[Your objective]: Establish the number of lines below that contain the string "epoch". State that number alone.

[Supplied records]:
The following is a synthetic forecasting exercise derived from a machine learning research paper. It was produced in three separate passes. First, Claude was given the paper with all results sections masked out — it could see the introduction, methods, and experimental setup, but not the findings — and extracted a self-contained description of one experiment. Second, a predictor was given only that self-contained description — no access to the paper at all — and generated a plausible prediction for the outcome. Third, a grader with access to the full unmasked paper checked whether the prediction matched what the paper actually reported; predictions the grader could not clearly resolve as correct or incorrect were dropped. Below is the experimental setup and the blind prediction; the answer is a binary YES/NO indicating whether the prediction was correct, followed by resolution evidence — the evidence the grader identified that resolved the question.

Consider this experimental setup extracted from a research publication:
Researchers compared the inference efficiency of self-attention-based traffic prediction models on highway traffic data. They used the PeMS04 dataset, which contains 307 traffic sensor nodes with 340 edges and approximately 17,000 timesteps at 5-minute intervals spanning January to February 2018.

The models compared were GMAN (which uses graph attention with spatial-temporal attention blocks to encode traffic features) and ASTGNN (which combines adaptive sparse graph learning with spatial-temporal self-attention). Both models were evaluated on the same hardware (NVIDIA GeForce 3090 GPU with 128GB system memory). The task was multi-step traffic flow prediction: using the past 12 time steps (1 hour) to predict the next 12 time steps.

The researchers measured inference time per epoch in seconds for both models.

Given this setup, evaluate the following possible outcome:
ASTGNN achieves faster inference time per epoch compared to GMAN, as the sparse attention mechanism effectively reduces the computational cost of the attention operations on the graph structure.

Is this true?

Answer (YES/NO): NO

[Response box]: 2